— На бак, сэр Морган! — приказал он.
— Открыть огонь?
— Нет, ещё слишком темно. Приготовьте всё для абордажа.
— Пойдём на абордаж, сэр?
— Там видно будет.
Сойдя с полуюта, Морган позвал боцмана и отправился с ним на палубу, где зверей сорок с короткими, обнажёнными абордажными саблями и мушкетами в лапах столпились на полубаке.
— Живо! — скомандывал Морган. — Приготовить абордажные дреки!
Обратившись затем к морякам, укрывшимся за фальшбортом, он приказал:
— Подготовьте мостики, привалите матрацы к ботам!

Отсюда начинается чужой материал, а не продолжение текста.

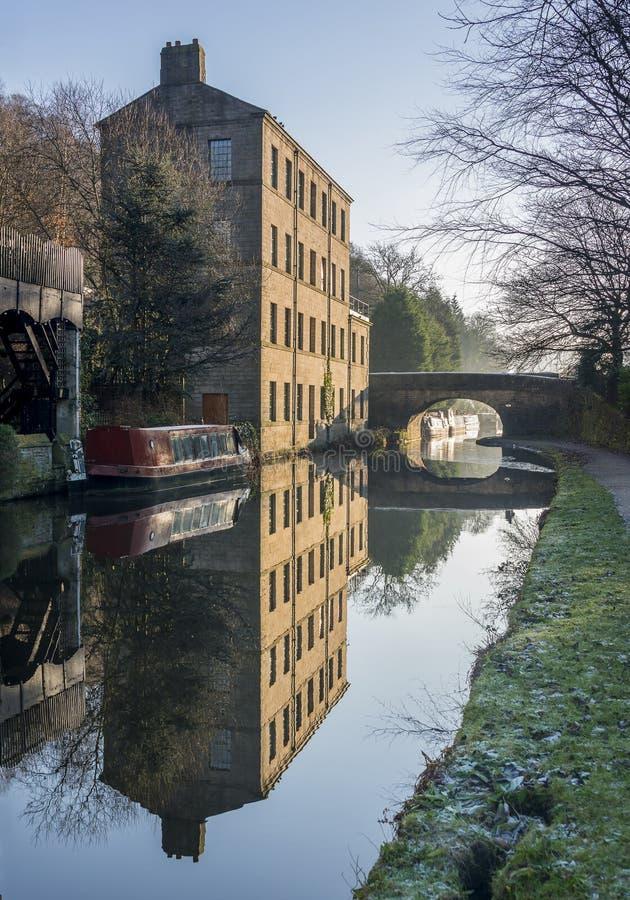 Den Rochdale kanalen hebden bron arkivbilder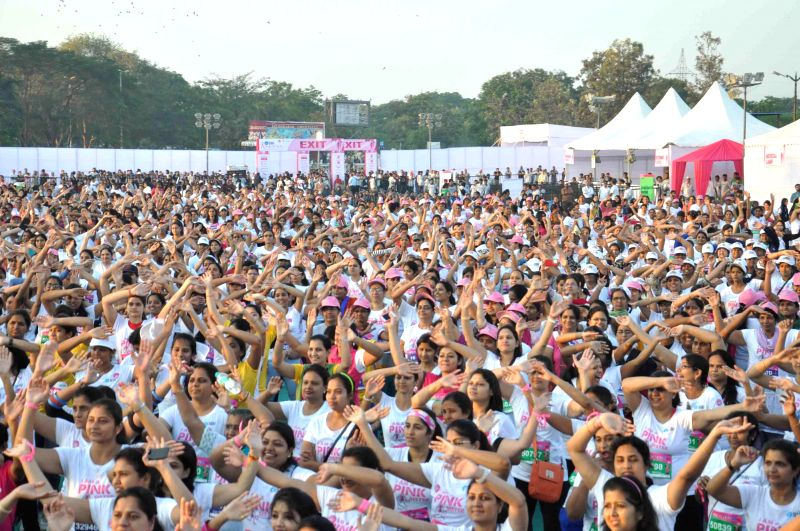 Women in large numbers participate in `Pinkathon` organised in Hyderabad on March 15, 2015.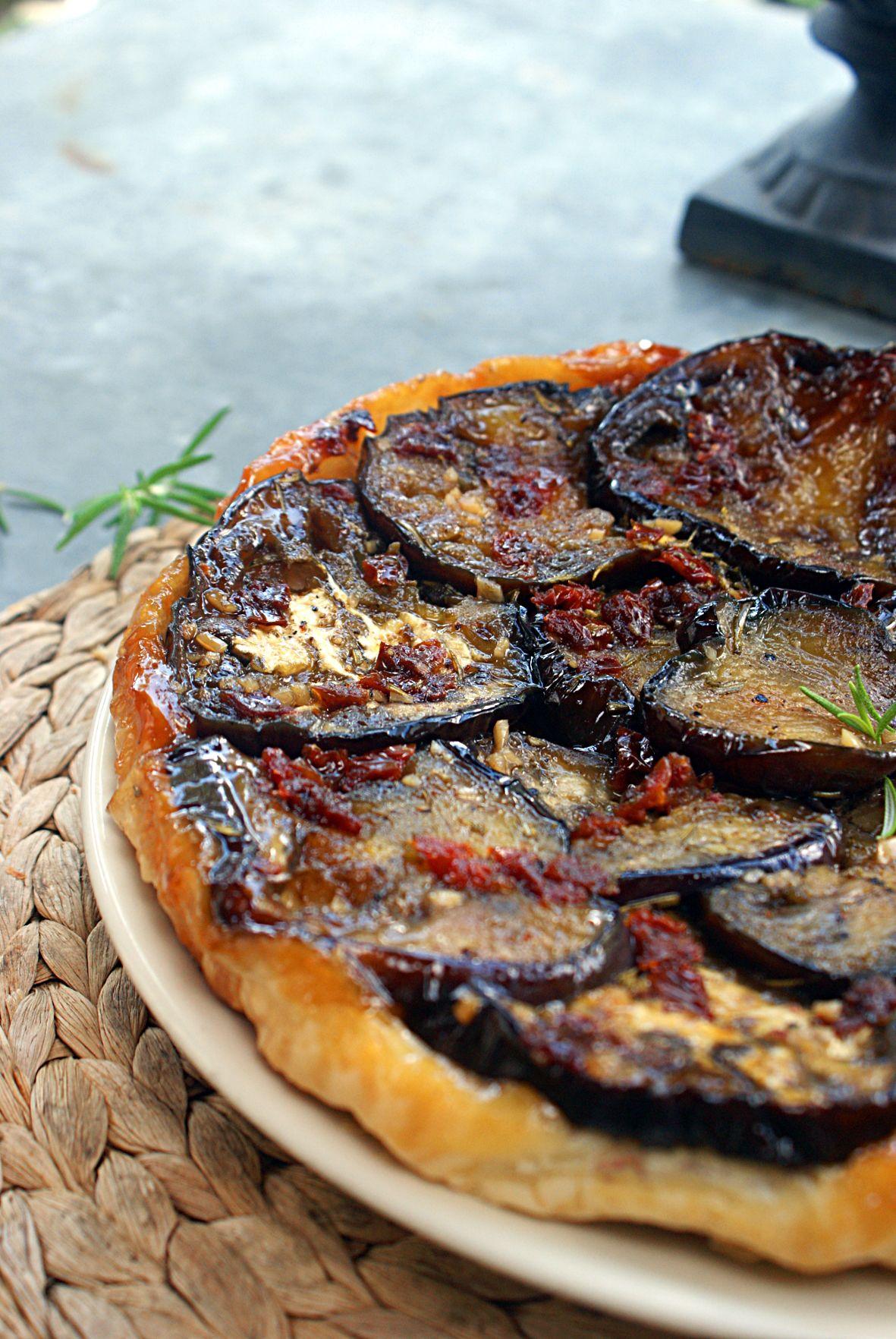 tarta bakłażan, suszony pomidor, czosnek i rozmaryn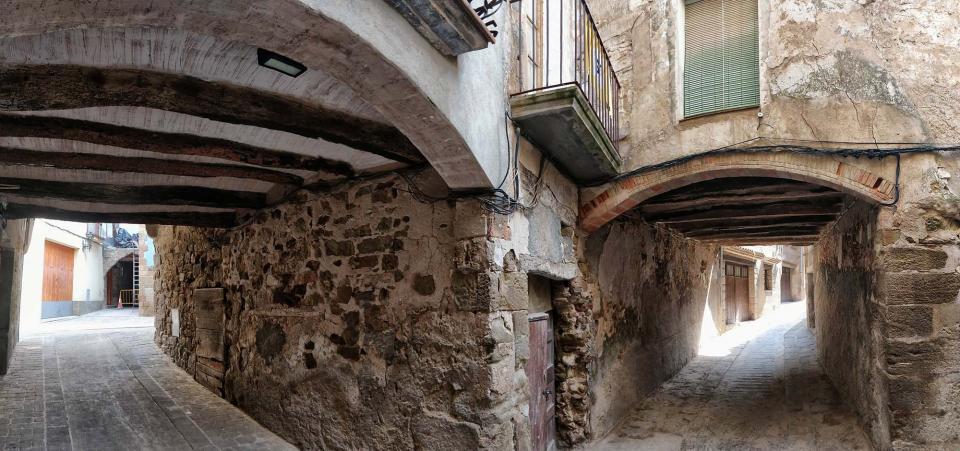 07.08.2019 Portals del carrer Baix  Torà -  Ramon Sunyer
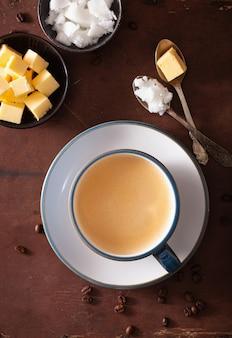 Café à prova de balas, bebida ceto paleo misturada com manteiga e óleo de coco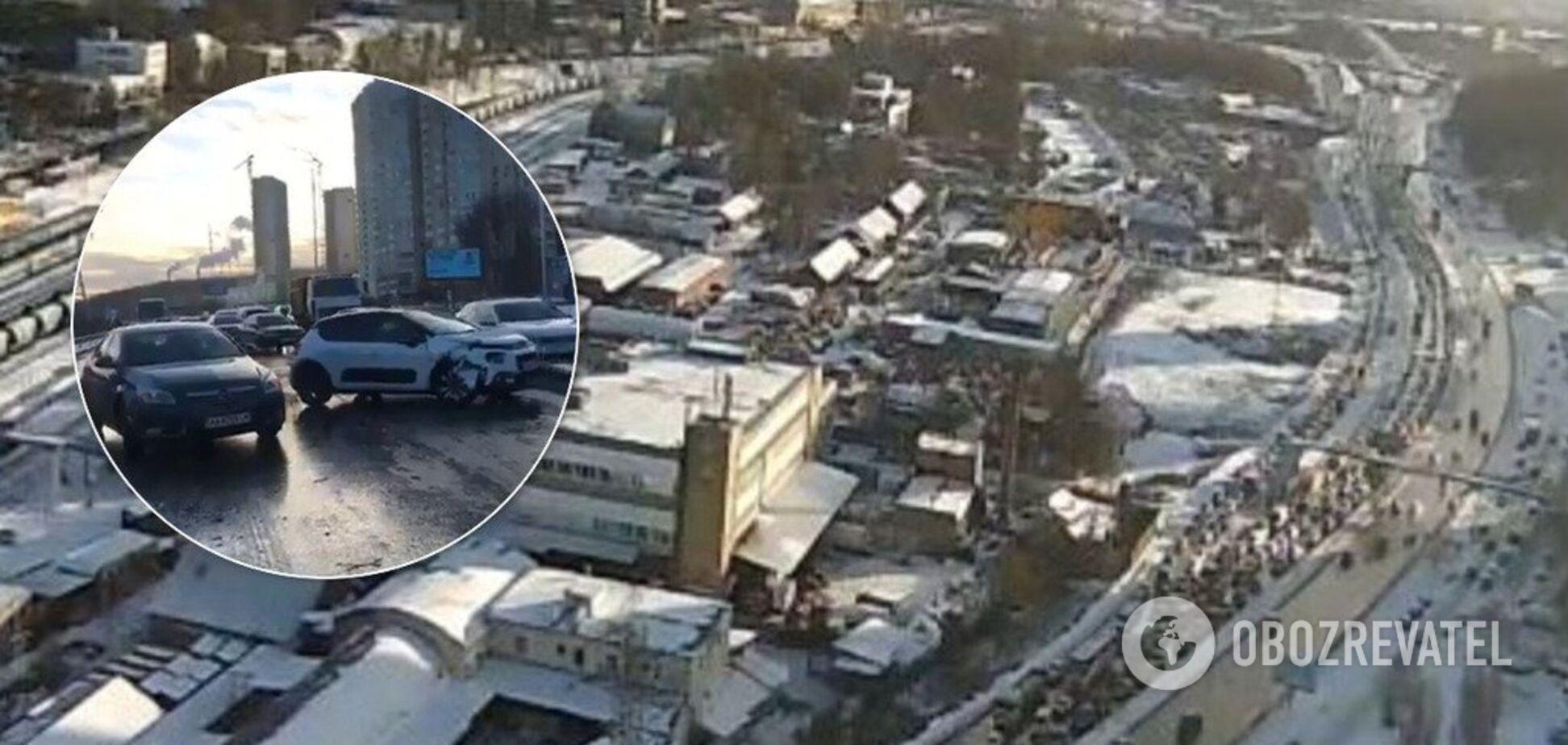 В Киеве из-за гололеда столкнулись пять авто: образовались огромные пробки. Видео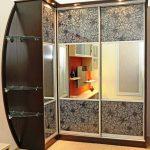 Armoire d'angle avec étagères en verre à l'intérieur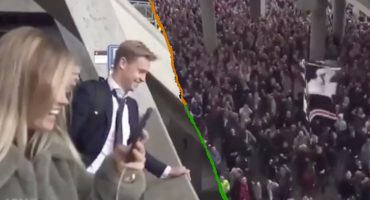 Cientos de aficionados del Ajax le dieron el 'último adiós' a Frankie De Jong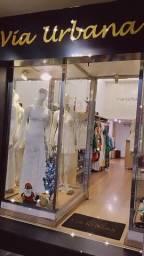 Passando o ponto da loja com toda montagem para Roupas feminina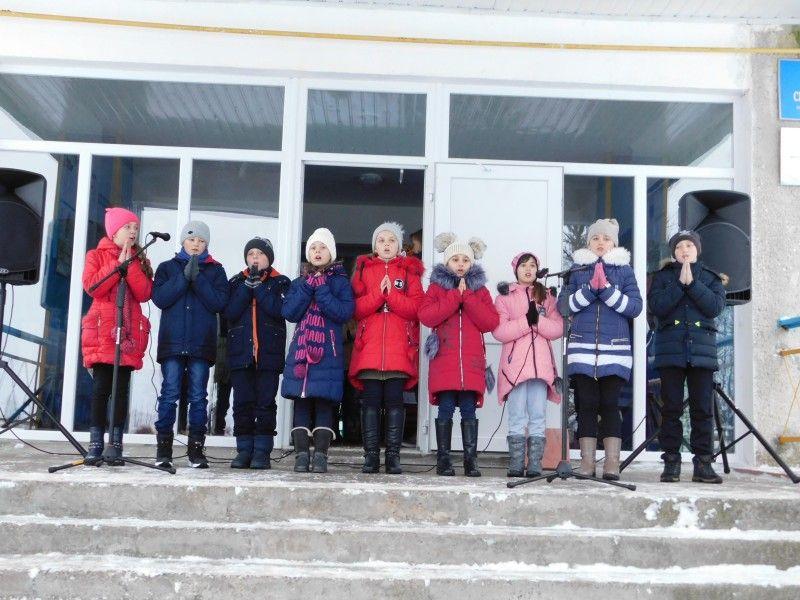 Усіх із Миколаєм вітають підберезівські діточки. Фото Лесі ВЛАШИНЕЦЬ.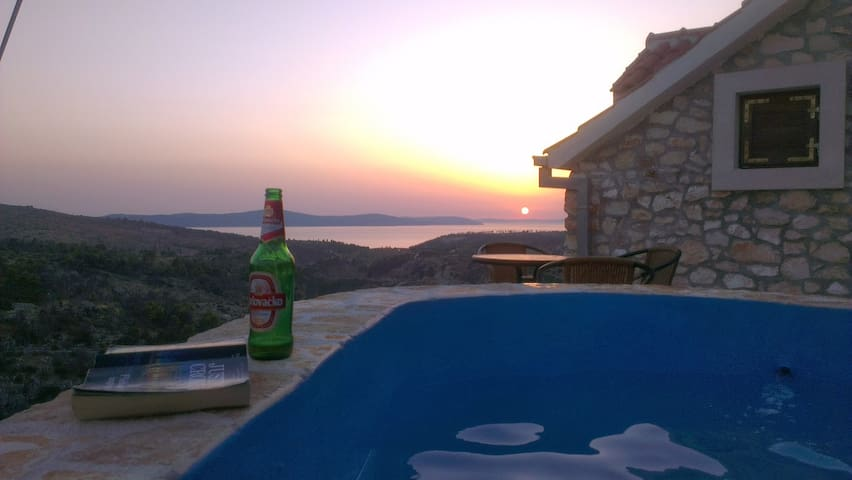View the ocean and the sunset! - Ložišća - Haus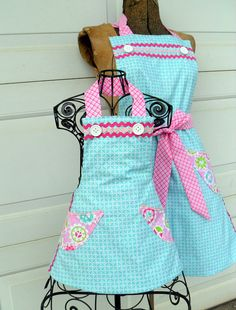 Matching Mother Daughter Apron Set Reversible in Pink and Aqua Retro Apron, Aprons Vintage, Mother Daughter Crafts, Rag Quilt Purse, Cool Aprons, Sewing To Sell, Apron Designs, Sewing Aprons, Kids Apron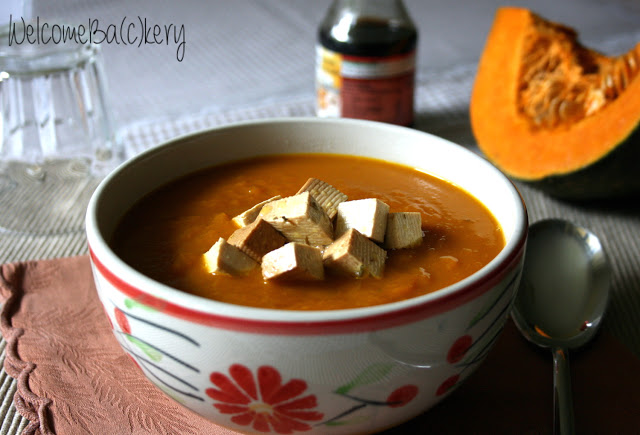 Pumpkin soup with marinated tofu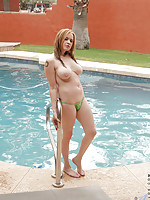 Hot mommy strips her thong bikini and masturbates in an outdoor shower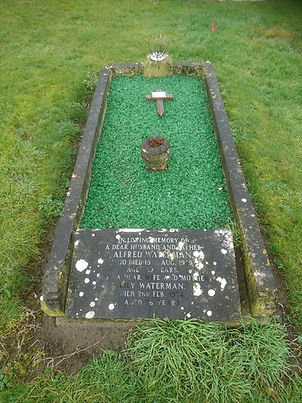 Highworth Cemetery, Kerb Set cleaning and restoration before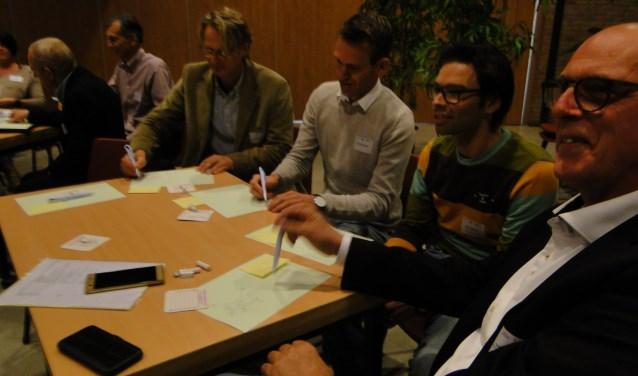 Creatief moment tijdens het Kenniscafe in 't Trefpunt in Voorthuizen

Все сорок пиратов с бака молча, соблюдая полный порядок, принялись за работу под придирчивым взглядом помощника.
Эти звери неукоснительно повиновались Деóну белому, но и перед Морганом, зверем несгибаемой воли и храбрости, трепетали.
Наделённый необыкновенной физической силой и выносливостью, красотой, обаянием и душевной щедростью, Морган, как и Деóн, умел покорять сердца видавших виды зверей моря и заставлял слушаться с полуслова.
Под его руководством, менее чем за двадцать минут, между правым и левым бортами были воздвигнуты два мощных заслона из брёвен и бочек, наполненных железным ломом для защиты квартердека и полуюта на случай, если враги ворвутся на палубу.
Пятьдесят ручных гранат были уложены возле брёвен, абордажные дреки — на фальшборте и на скатанных матрацах, образовавших нечто вроде амбразур.
После этого Морган отозвал пиратов на полубак. Встав у бушприта, он наблюдал за кораблём, придерживая одной лапой саблю, а другой — пистолет.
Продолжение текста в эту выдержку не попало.